If the concerns raised in our previous discussion on environmental warning are to be meaningfully addressed, then this is where attention must turn. Not only to the state of the environment itself, but to the way the next generation is being introduced to it or, increasingly, not introduced at all.

A future shaped by environmental uncertainty requires individuals who understand the systems they depend on. That understanding cannot be assumed; it must be cultivated. And like anything cultivated, it begins with a seed.

The question, then, is no longer whether this connection matters – it is whether we are willing to restore it while we still can. The signs we see in our environment today are not isolated warnings; they are reflections of a deeper neglect, one that begins when people grow up without understanding the systems that sustain them. If we truly hope to build a future that is stable, responsive, and sustainable, then we must begin at the root – with the way our children encounter the world.

This is not about turning every child into a farmer. It is about raising individuals who are aware, grounded, and capable of seeing beyond convenience.
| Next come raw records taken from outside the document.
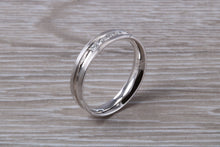 Load image into Gallery viewer, 4 mm Wide Diamond set 18ct White Gold Band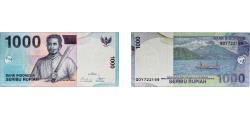 World Coins - Indonesia Republic 2000 1000 Rupiah Paper UNC P 141 TBB 597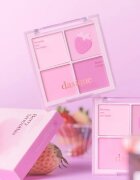 Dasique Blending Mood Cheek paleta tvářenek pro zdravý vzhled odstín 06 Berry Smoothie 10 g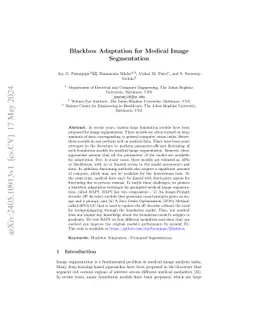 Blackbox Adaptation for Medical Image Segmentation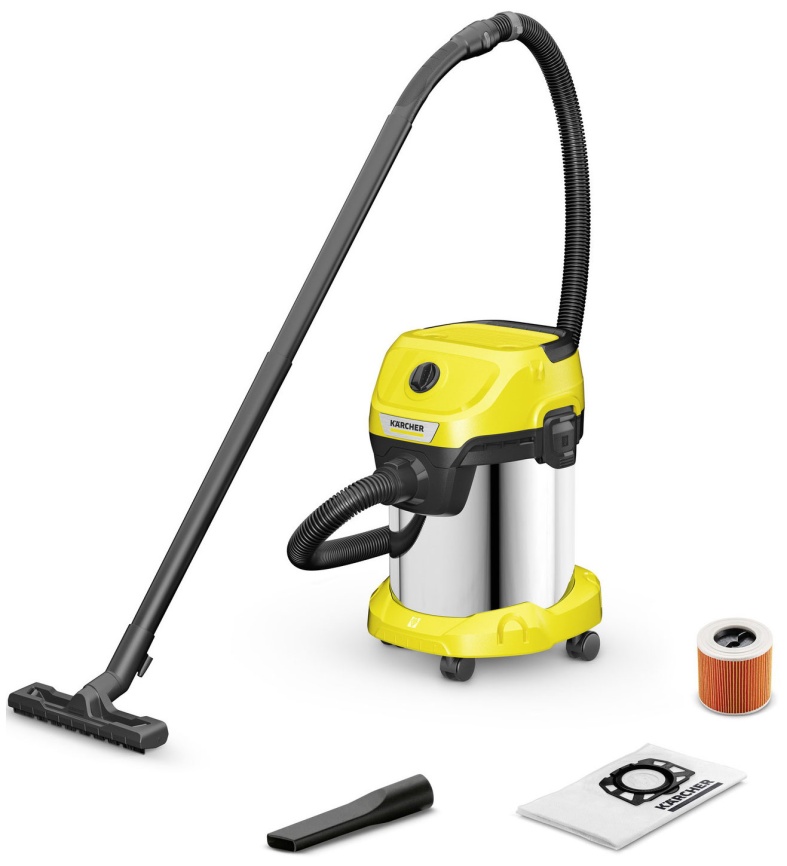 Строительный пылесос Karcher WD 3 S V-17/4/20 1.628-135.0, желтый фото 5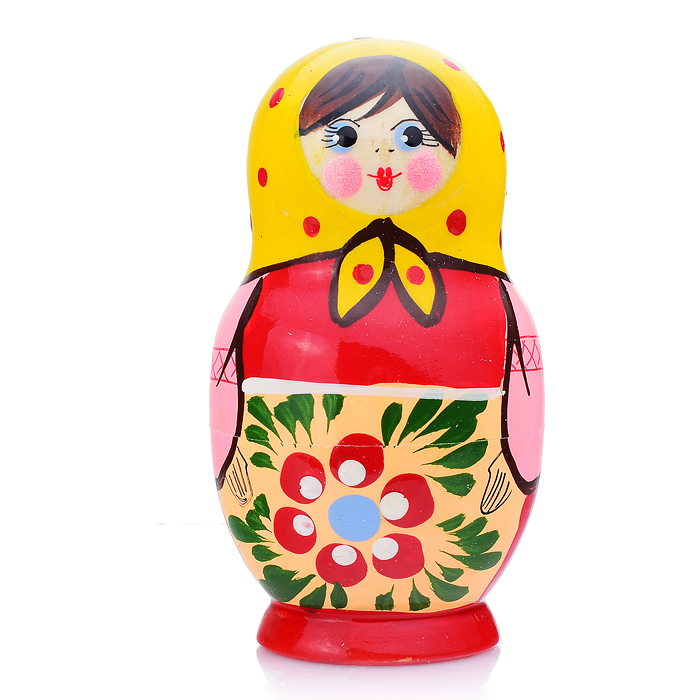 Матрешка 3 в 1 "Загорская роспись"/ окрашенная 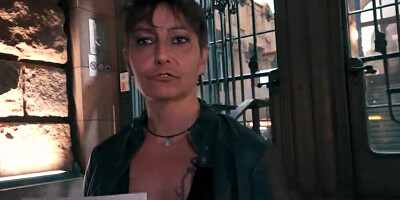 Inked German MILF is filmed during sex with her gifted partner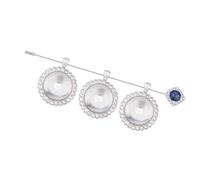 Ramo De Novia Foto Encanto Larkette Con Aleación De Piedras Y Redondas De Cristal Cabujones Para Confesiones De Boda Accesorios De Novia Broche Broche, talla única, como se describe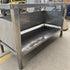 Stainless Steel Rounded Edge Prep Table w/ Pegs for Storage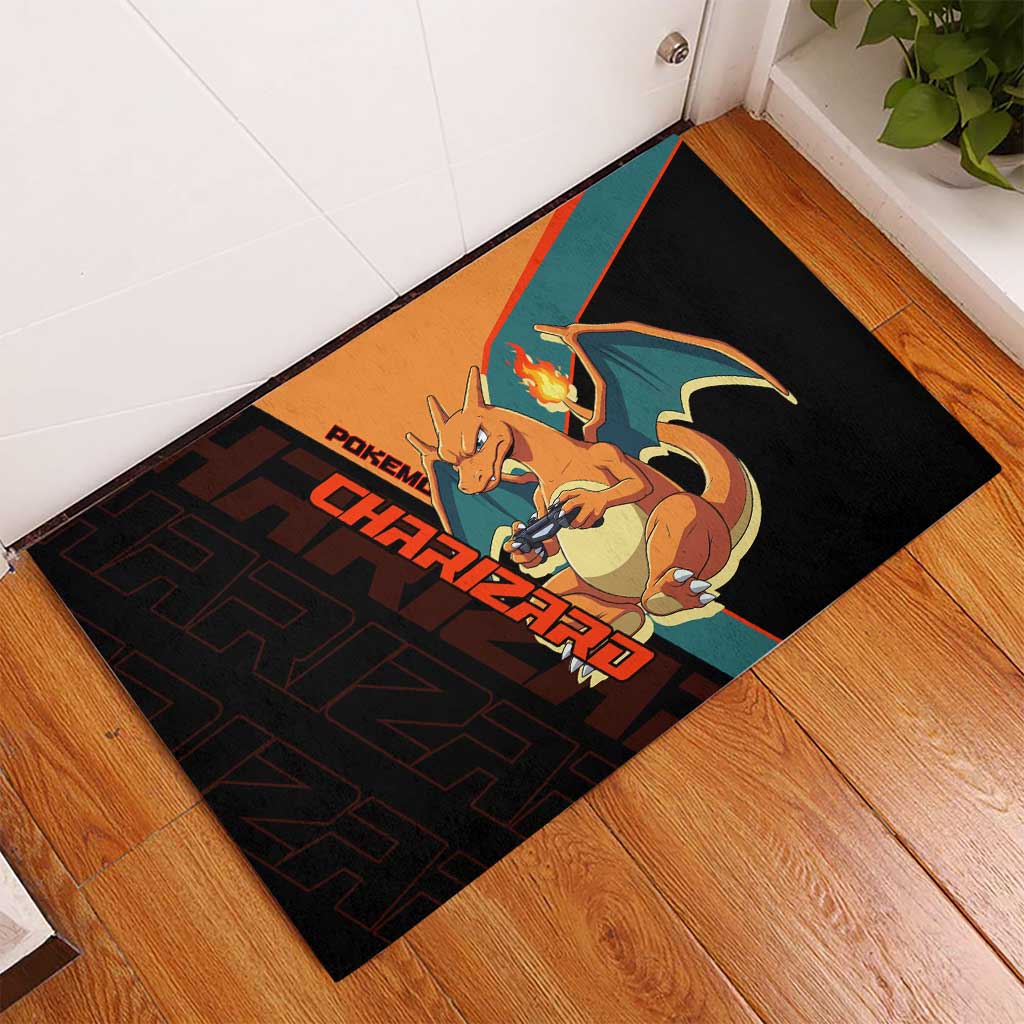 Charizard Poké Rubber Doormat Retro Anime Gaming Style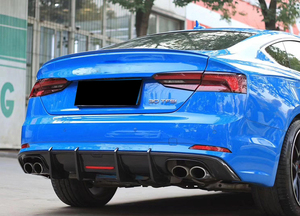 Spedizione veloce auto <span class=keywords><strong>A5</strong></span> Sline S5 in fibra di carbonio diffusore paraurti posteriore con punte di scarico per Audi <span class=keywords><strong>A5</strong></span> B9 berlina S5 2017 2018 2019 - Product Image 5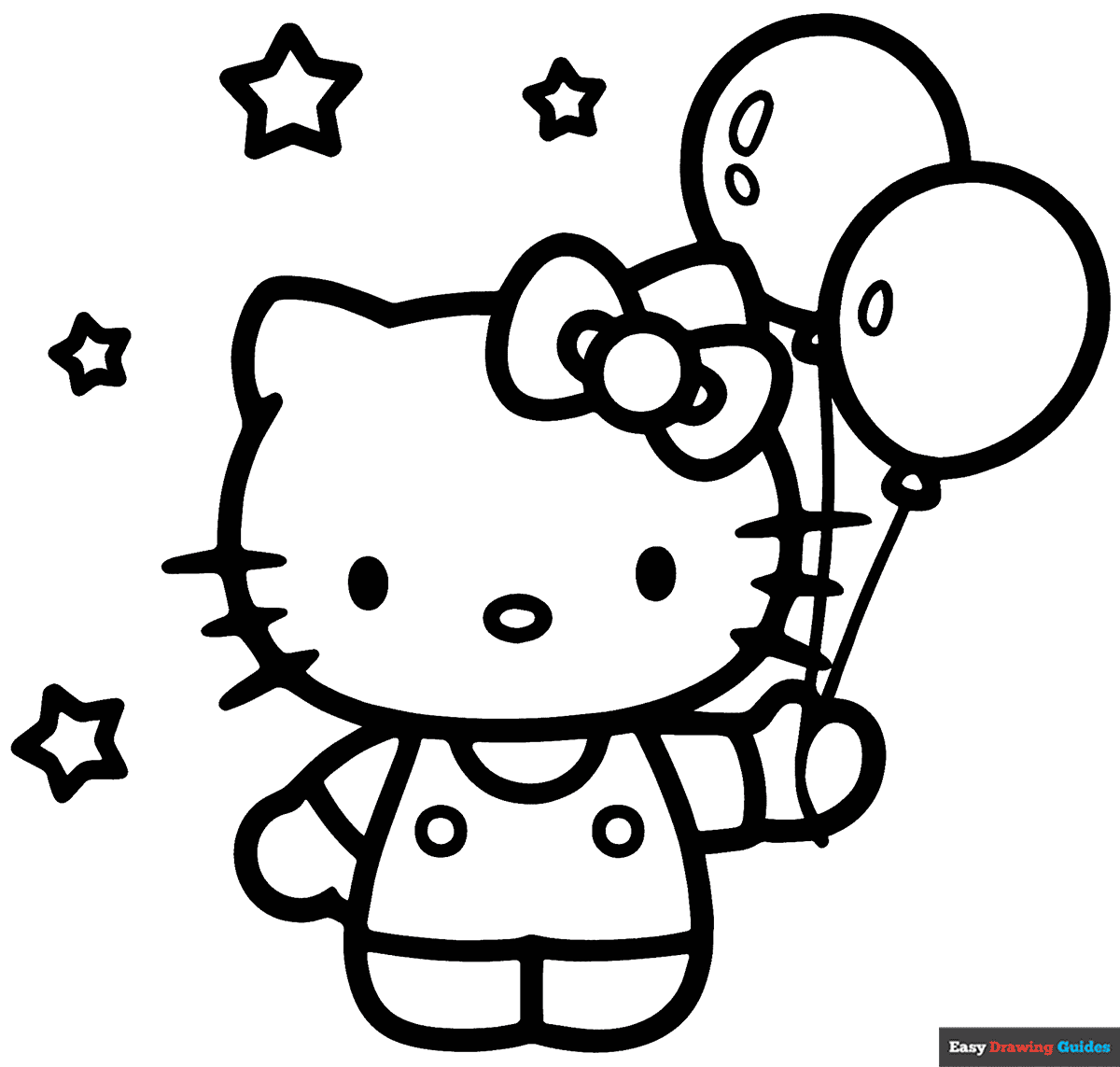 Hello Kitty Sanrio Coloring Pages For Kid 12 Printable Sheets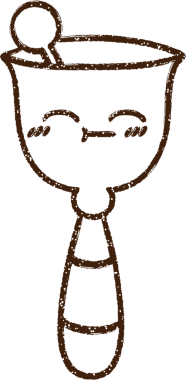 Bir insan tarafından çizilmiş çan kömürü çizimi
It is about ensuring that the next generation does not inherit the earth as strangers to it, but as participants who understand its value.
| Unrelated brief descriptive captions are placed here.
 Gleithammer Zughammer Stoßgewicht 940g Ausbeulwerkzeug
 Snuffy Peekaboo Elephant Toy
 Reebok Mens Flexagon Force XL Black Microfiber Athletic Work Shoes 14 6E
A child who has planted something, waited for it, and watched it grow carries a different kind of awareness into adulthood. That awareness shapes decisions, influences priorities, and, over time, builds a culture that respects rather than exploits.

  • The responsibility lies with us – parents, educators, communities to make that introduction possible again. Not in grand gestures, but in deliberate, consistent actions that bring children closer to the soil, to seasons, and to the quiet discipline of growth.

Because in the end, the future of the environment will not be determined only by policies or promises, but by people – people who have learned, early enough, that life does not come ready-made, and that everything worth having requires time, care, and patience.

If we get this right, we are not just teaching children how to plant seeds. We are teaching them how to sustain life both their own and the world they will one day be responsible for.

And that may be the most important lesson of all.